I am trying to parse an input file given the following format.

file = "Begin 'big section header' 
          #... section contents ...
          sub 1: value
          sub 2: value
          ....
          Begin 'interior section header'
          ....
          End 'interior section header'

        End 'big section header'"

to return a list that greedily grabs everything between the labeled section header value

['section header', ['section contents']]

my current attempt looks like this

import pyparsing as pp

begin = pp.Keyword('Begin')
header = pp.Word(pp.alphanums+'_')
end = pp.Keyword('End')
content = begin.suppress() + header + pp.SkipTo(end + header)

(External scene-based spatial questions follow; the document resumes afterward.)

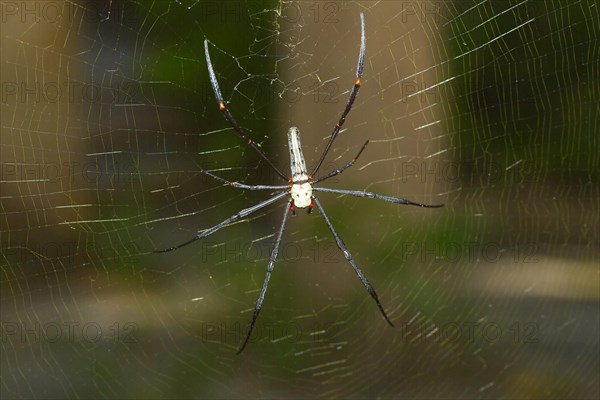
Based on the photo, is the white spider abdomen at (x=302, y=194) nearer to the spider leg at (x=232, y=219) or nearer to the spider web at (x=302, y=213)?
the spider leg at (x=232, y=219)

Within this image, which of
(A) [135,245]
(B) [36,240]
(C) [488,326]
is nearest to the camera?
(A) [135,245]

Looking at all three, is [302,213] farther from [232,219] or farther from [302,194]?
[232,219]

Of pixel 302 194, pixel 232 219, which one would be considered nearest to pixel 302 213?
pixel 302 194

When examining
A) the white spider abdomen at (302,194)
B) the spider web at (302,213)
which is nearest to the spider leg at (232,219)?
the white spider abdomen at (302,194)

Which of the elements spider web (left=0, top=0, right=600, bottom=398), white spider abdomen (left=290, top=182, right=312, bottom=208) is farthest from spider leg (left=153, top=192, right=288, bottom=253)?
spider web (left=0, top=0, right=600, bottom=398)

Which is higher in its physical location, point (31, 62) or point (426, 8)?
point (31, 62)

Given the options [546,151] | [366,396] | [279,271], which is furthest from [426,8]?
[366,396]

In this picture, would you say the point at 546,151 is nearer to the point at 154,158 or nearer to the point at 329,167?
the point at 329,167
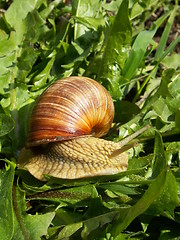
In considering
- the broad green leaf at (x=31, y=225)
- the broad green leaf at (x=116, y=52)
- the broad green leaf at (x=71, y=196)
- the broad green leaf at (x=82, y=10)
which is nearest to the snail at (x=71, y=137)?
the broad green leaf at (x=71, y=196)

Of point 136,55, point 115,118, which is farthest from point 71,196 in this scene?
point 136,55

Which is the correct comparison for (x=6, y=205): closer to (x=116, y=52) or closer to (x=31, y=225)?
(x=31, y=225)

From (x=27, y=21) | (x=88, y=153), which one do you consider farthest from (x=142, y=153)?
(x=27, y=21)

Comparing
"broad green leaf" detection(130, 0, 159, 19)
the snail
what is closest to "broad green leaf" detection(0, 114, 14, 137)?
the snail

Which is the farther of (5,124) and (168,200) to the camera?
(5,124)

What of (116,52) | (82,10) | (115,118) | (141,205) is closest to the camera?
(141,205)

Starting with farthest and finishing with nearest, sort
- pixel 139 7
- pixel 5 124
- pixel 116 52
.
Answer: pixel 139 7, pixel 116 52, pixel 5 124

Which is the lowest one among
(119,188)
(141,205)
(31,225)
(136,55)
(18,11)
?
(31,225)

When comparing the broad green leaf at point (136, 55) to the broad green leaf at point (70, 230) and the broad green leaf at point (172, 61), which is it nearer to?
the broad green leaf at point (172, 61)
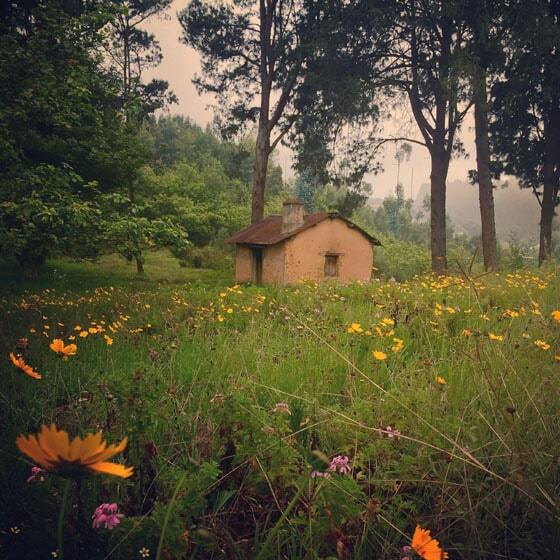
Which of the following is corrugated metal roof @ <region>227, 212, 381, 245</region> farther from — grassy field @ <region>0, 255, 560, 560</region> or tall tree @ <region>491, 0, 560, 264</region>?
grassy field @ <region>0, 255, 560, 560</region>

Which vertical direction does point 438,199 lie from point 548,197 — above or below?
below

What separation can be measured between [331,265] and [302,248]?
81.9 inches

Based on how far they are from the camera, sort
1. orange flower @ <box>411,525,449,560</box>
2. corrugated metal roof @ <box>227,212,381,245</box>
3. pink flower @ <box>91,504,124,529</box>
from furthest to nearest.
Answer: corrugated metal roof @ <box>227,212,381,245</box> < pink flower @ <box>91,504,124,529</box> < orange flower @ <box>411,525,449,560</box>

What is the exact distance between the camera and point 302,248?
19562mm

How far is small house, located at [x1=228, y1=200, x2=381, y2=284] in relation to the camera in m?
19.3

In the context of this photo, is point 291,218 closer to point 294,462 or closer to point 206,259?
point 206,259

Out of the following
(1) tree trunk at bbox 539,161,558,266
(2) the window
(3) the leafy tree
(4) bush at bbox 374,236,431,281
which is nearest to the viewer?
(3) the leafy tree

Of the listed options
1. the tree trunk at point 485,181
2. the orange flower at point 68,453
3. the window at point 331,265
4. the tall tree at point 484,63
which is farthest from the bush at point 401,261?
the orange flower at point 68,453

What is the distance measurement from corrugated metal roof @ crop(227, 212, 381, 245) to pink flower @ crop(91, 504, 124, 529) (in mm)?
17762

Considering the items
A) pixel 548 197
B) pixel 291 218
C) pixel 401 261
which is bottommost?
pixel 401 261

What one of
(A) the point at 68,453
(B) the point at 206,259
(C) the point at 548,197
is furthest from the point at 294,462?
(B) the point at 206,259

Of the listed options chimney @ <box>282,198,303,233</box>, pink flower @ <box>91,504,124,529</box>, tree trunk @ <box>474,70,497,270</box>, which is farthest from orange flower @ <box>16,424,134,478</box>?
chimney @ <box>282,198,303,233</box>

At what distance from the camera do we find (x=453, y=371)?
2504 millimetres

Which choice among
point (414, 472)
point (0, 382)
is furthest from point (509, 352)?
point (0, 382)
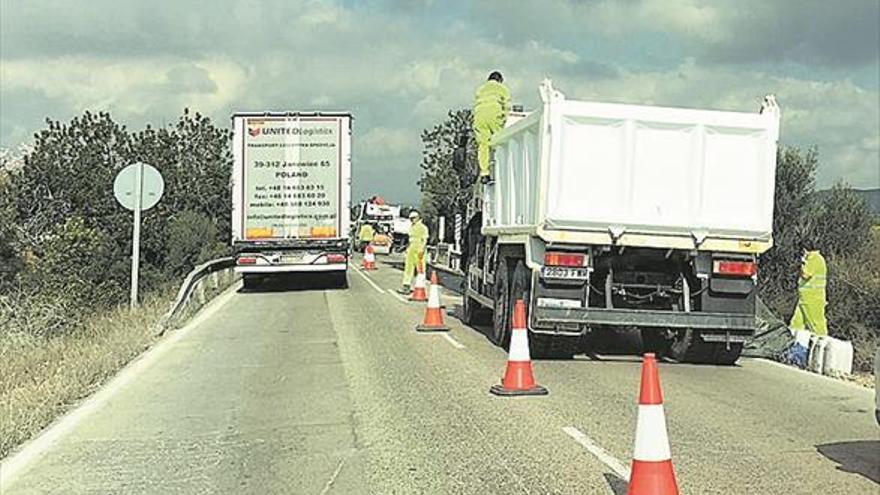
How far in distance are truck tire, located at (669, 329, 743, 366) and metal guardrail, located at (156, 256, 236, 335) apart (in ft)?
A: 26.2

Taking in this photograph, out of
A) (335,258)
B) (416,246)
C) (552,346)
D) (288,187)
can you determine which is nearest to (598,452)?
(552,346)

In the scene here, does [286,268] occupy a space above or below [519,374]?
below

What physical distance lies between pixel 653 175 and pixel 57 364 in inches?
286

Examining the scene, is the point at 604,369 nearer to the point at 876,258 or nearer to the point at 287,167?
the point at 876,258

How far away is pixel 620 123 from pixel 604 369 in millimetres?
2771

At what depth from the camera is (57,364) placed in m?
13.6

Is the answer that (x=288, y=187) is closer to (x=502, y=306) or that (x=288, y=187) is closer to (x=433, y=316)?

content.searchString(file).asList()

returns

['section header', ['section contents terminated at the first end and generic header found']]

i suspect my grammar needs to be changed to some form of

begin = pp.Keyword('Begin')
header = pp.Word(pp.alphanums+'_')
placeholder = pp.Forward()
end = pp.Keyword('End')

placeholder << begin.suppress() + header
content =  placeholder + pp.SkipTo(end + header)

but I cant for the life of me figure out the correct assignment to the Forward object that doesn't give me what I already have.


Solution

  • Even easier than Forward in this case would be to use matchPreviousLiteral:

    content = begin.suppress() + header + pp.SkipTo(end + matchPreviousLiteral(header))
    

    You are matching any end, but what you want is the end that matches the previous begin.